Despite ill omens, the IDC report about PC volume decline hitting -14% in the first quarter shows once again how much trouble the tech industry is having when it comes to dealing with the ongoing computer meltdown. As I wrote last December, IDC has been completely out to lunch about this key trend for years. In March of 2012, IDC was still expecting “desktop and laptop sales to take off in the second half of 2012.” Last December, IDC cheerfully predicted 1.2% growth in computer sales between 2012 and 2016. Of course, the PC industry is tucking into a majestic swan dive that makes those projections downright surreal. How can one of the most respected research firms in the computer sector be so disconnected from reality? The answer is simple: Analysts from largest research firms simply aren’t allowed to call major turning points.
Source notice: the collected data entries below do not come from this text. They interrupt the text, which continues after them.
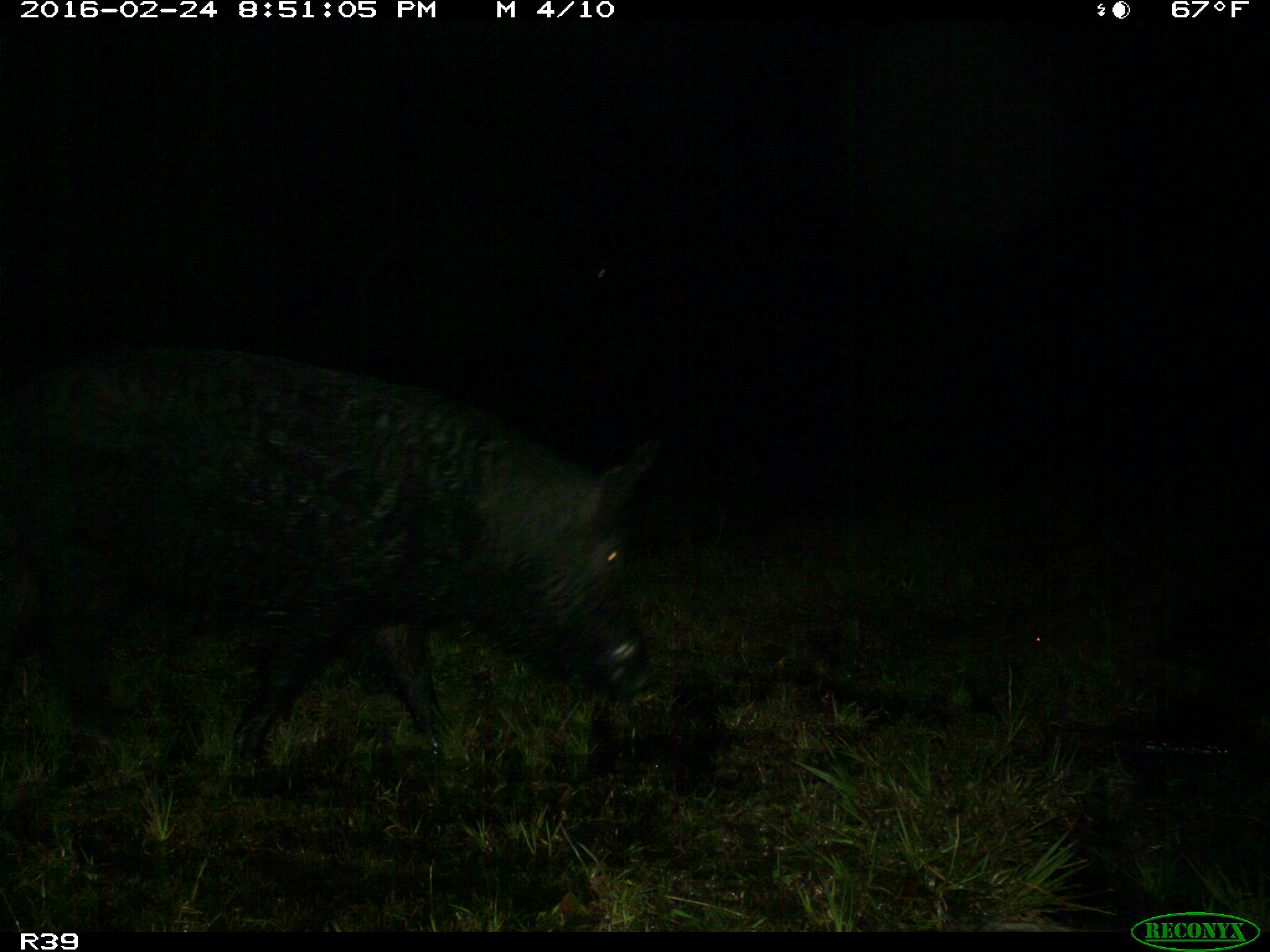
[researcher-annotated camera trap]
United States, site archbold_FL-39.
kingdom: Animalia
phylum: Chordata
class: Mammalia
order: Artiodactyla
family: Suidae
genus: Sus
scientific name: Sus scrofa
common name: wild boar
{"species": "Sus scrofa (wild boar)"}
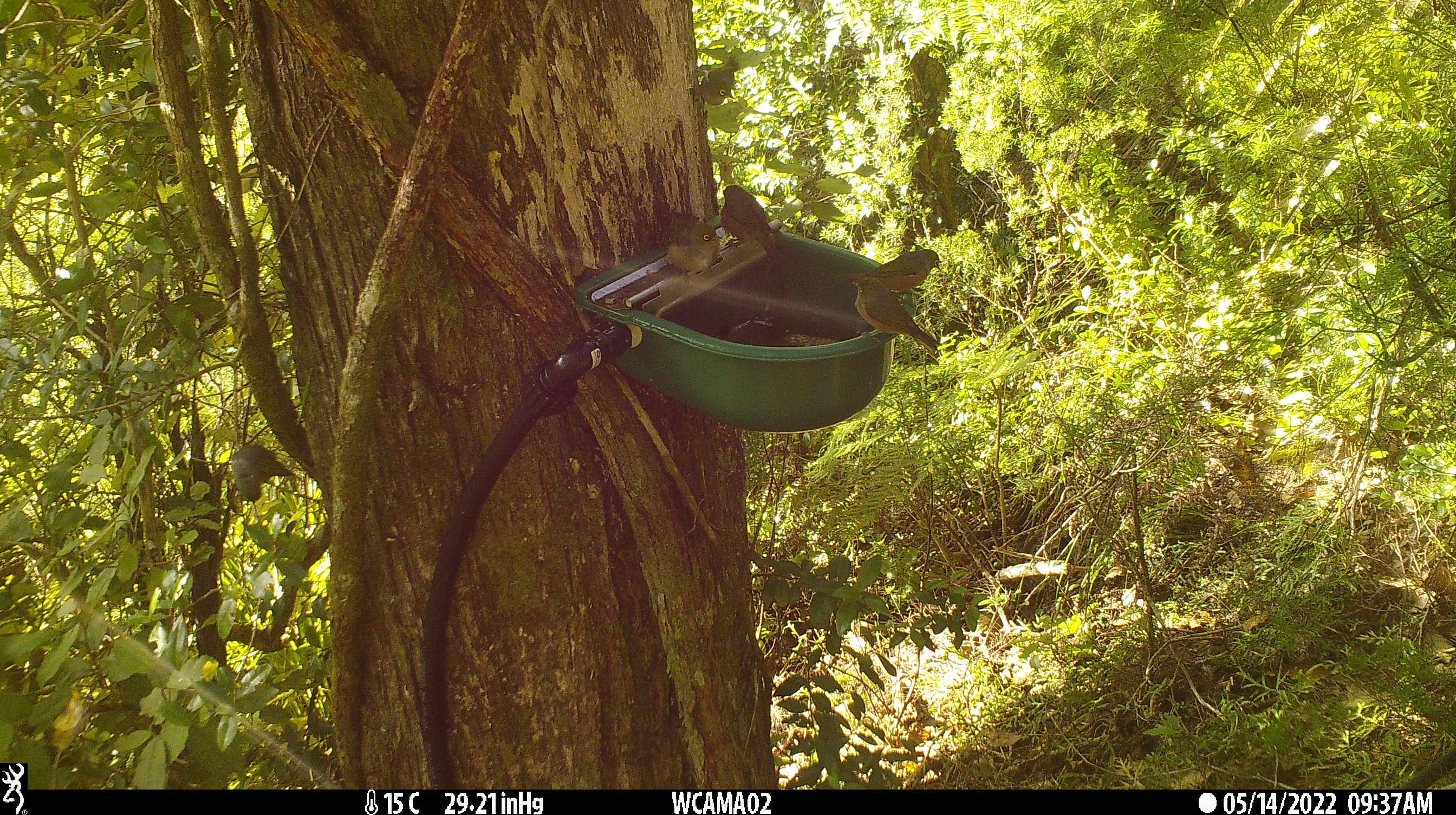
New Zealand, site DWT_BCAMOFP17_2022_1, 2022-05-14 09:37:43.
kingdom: Animalia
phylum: Chordata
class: Aves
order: Passeriformes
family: Zosteropidae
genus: Zosterops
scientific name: Zosterops lateralis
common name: silvereye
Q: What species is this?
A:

The clients of these research outfits include the largest computer hardware and software companies in the world. Predicting a steep downturn that does not materialize is far more dangerous than closing your eyes and looking away from the imminent collapse. So analysts seem to play it safe and deliberately ignore the most negative scenarios.
The same exact pattern happened before the epic mobile handset downturn of 2001-2002 and the nasty consumer electronics recession of 2008-2009. Big research firms are not in the business of calling big cycle turns; their core business is holding the hands of major hardware vendors and making mostly soothing noises.
The downside of this is that those companies who actually believe in the forecasts of IDC and its ilk can get their product road map planning disastrously wrong. It is now becoming clear that all laptop and netbook vendors should have started planning a very aggressive shift towards other product categories for 2013.
Fairly soon, we will discover which ones have their escape plans plotted out — and which ones will be caught in the smoldering ruins of the PC industry.